■ SUPPLIED ENTRIES ■

■ ■ ■ ■

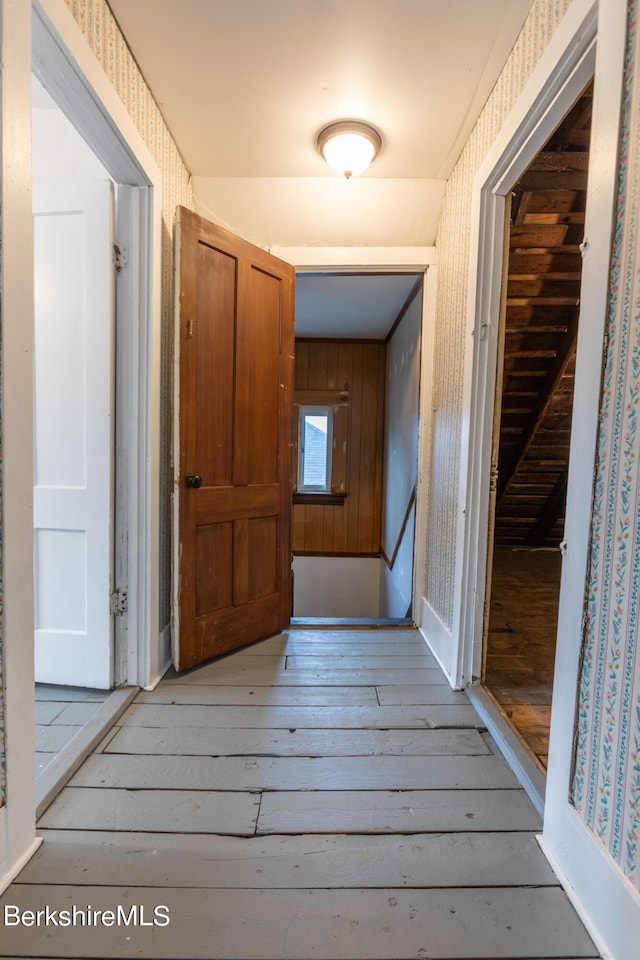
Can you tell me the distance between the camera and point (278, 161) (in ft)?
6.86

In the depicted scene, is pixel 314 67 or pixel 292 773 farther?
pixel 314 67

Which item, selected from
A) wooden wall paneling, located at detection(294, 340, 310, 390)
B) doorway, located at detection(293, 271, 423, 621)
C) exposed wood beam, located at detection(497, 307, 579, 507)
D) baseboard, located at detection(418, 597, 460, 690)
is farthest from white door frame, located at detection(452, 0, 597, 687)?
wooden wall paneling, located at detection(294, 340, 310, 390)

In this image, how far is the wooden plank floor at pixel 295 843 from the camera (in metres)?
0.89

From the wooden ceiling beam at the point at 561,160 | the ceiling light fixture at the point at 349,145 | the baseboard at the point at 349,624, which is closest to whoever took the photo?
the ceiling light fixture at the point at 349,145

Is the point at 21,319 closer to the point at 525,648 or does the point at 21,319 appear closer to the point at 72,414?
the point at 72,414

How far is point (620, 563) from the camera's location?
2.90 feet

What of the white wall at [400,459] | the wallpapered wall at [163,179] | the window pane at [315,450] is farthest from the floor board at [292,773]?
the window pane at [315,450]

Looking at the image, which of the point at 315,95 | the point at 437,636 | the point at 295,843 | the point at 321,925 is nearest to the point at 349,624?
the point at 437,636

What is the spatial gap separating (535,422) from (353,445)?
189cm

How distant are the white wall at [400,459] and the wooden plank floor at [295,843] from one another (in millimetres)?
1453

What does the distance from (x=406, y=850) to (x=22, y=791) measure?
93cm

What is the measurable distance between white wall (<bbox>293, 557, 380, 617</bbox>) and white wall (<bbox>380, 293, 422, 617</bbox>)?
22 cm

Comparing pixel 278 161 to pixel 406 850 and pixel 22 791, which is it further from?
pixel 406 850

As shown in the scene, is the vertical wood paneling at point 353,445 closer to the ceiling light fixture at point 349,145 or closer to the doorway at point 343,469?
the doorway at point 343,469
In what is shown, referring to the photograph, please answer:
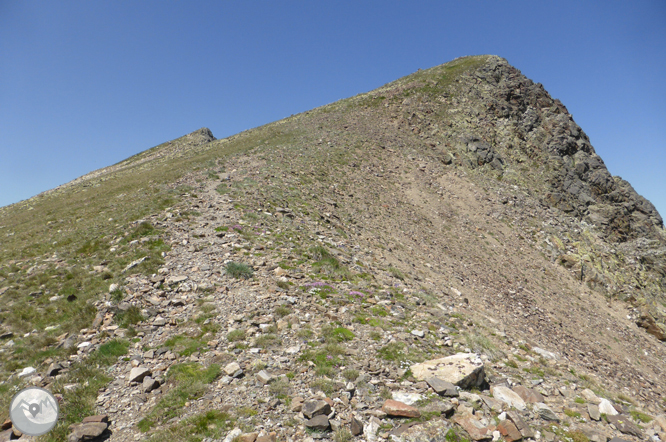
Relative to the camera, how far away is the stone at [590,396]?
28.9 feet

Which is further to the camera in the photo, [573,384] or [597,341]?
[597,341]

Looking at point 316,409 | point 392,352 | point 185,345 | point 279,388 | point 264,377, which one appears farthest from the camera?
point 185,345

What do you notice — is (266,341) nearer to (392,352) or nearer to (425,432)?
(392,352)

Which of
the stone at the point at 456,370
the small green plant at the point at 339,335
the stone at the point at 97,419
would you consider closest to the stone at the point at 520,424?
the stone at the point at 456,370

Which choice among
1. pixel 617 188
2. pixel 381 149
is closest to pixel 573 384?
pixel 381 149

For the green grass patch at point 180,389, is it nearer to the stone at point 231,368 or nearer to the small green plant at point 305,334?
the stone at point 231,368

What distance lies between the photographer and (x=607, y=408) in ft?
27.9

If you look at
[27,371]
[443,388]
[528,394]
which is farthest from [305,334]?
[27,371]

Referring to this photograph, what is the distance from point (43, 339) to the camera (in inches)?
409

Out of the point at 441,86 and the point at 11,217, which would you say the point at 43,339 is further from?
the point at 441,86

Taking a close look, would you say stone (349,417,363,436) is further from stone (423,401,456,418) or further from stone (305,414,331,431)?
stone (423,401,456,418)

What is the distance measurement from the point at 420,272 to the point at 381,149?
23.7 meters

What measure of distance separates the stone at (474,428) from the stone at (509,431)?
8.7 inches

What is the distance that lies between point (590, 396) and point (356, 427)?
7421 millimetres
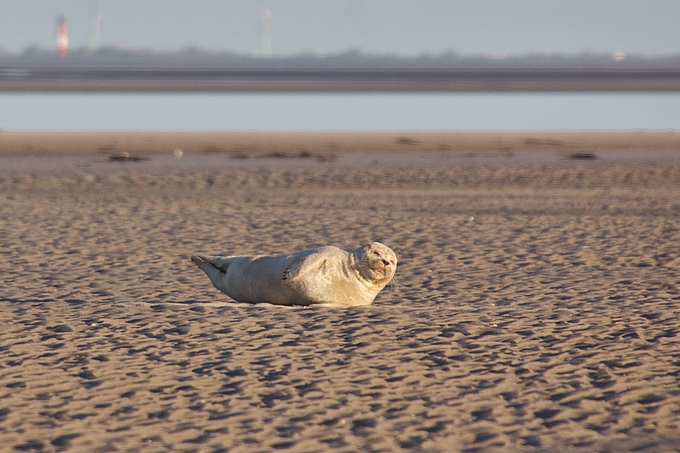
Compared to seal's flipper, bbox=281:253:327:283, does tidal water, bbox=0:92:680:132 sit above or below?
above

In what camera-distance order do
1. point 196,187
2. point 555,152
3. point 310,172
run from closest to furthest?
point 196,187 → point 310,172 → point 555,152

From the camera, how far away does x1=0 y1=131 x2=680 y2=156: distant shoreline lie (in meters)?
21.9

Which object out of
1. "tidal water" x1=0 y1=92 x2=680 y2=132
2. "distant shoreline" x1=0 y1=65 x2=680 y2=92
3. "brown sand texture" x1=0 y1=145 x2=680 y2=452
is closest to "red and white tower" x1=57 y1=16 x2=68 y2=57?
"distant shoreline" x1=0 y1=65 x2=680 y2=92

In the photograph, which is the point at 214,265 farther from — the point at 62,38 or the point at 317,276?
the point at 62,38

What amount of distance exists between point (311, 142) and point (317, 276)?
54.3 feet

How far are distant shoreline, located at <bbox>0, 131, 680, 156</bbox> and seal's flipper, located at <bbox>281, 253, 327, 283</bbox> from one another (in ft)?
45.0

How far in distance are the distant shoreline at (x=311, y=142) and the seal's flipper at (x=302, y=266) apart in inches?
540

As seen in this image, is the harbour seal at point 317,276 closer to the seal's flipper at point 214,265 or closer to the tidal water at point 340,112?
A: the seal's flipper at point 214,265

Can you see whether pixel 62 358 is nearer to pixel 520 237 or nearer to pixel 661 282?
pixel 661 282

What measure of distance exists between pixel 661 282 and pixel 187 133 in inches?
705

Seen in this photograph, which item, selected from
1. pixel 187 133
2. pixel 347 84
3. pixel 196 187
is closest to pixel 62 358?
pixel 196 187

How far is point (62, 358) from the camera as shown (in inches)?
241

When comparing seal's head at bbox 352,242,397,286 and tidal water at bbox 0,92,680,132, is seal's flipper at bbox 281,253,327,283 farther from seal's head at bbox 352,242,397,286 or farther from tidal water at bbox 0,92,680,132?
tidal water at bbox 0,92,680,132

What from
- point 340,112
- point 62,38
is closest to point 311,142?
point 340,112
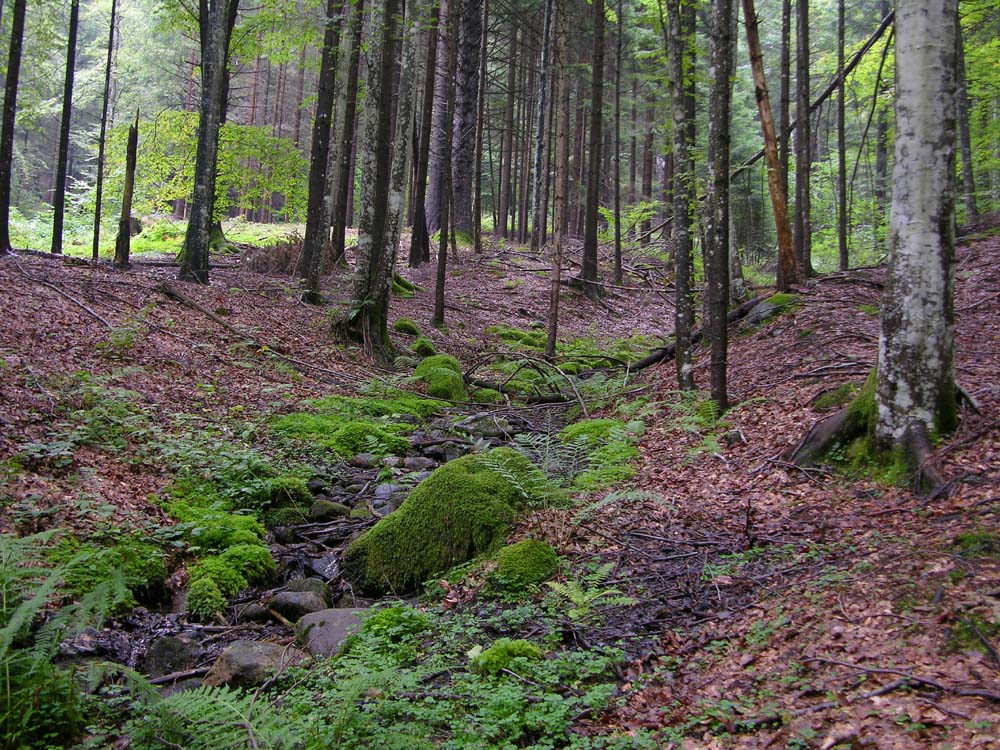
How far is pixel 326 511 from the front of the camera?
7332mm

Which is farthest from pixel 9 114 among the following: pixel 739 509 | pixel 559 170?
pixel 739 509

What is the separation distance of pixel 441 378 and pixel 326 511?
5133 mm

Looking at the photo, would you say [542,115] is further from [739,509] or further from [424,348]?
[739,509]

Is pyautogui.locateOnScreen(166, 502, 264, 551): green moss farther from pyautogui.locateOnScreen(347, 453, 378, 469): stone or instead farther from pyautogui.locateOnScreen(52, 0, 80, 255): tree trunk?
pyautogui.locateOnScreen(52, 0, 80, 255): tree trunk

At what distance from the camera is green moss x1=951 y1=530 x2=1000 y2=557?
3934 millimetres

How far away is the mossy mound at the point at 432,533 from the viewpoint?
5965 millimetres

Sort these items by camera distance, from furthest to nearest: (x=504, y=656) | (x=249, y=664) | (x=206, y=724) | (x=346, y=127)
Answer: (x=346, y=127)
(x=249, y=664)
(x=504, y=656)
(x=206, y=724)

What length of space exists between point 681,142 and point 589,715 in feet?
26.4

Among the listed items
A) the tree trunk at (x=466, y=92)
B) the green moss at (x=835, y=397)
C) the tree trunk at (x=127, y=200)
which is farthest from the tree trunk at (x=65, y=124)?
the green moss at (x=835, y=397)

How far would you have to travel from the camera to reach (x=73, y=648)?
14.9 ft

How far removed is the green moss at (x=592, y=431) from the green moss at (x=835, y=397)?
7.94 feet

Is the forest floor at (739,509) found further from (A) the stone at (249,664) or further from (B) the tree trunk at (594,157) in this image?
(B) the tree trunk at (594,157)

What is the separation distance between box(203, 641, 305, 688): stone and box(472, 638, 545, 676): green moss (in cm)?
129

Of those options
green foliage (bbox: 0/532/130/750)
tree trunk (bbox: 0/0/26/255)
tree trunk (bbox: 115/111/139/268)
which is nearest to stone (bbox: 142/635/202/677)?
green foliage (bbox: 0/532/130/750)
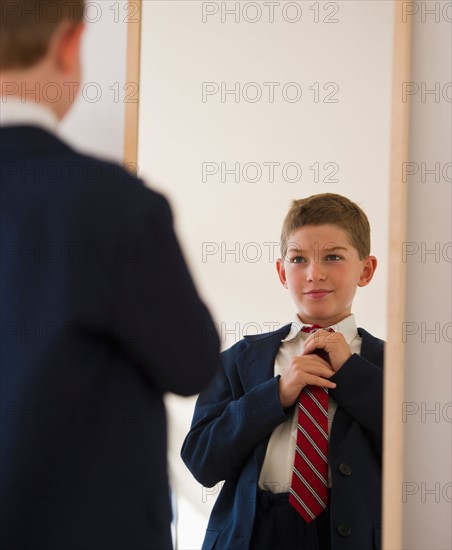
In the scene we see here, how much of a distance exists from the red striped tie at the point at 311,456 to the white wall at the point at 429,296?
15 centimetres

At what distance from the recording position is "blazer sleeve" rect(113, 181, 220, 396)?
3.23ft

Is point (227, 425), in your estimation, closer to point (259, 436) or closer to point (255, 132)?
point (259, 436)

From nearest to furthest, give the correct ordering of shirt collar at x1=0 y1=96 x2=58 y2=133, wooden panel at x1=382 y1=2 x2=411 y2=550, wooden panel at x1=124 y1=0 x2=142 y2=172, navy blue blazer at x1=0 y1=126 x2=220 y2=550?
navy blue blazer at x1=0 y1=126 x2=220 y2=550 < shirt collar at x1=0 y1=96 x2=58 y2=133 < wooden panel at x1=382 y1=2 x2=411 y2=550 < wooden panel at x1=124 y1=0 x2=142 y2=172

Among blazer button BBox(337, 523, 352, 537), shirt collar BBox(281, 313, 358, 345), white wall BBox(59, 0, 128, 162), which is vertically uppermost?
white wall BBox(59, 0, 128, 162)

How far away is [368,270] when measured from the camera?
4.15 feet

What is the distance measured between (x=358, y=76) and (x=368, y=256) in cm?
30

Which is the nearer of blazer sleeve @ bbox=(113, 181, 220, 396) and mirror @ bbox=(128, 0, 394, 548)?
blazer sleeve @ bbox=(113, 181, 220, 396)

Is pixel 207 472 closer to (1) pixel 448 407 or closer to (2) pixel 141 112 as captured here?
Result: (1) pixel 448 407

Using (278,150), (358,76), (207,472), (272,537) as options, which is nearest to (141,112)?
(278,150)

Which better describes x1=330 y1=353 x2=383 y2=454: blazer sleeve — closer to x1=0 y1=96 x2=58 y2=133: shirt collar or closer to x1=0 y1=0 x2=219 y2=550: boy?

■ ■ ■ ■

■ AIM OF THE TASK ■
Everything from the line containing "How far away is [368,270]" through the last line of the records must be given again exactly; leave out all other lines.

■ SOLUTION TO THE PROBLEM ■
How far away is [368,270] when measured from the camera?
4.15 feet

What is the distance measured between (x=358, y=76) and (x=368, y=256) in cm?
30

Which is the nearer of blazer sleeve @ bbox=(113, 181, 220, 396) and mirror @ bbox=(128, 0, 394, 548)?
blazer sleeve @ bbox=(113, 181, 220, 396)

Is pixel 207 472 closer to (1) pixel 448 407 or closer to (2) pixel 141 112 as captured here?
Result: (1) pixel 448 407

Using (278,150), (358,76), (207,472), (272,537) as options, which is nearest to (141,112)?
(278,150)

Which better describes x1=330 y1=353 x2=383 y2=454: blazer sleeve — closer to x1=0 y1=96 x2=58 y2=133: shirt collar or closer to x1=0 y1=0 x2=219 y2=550: boy?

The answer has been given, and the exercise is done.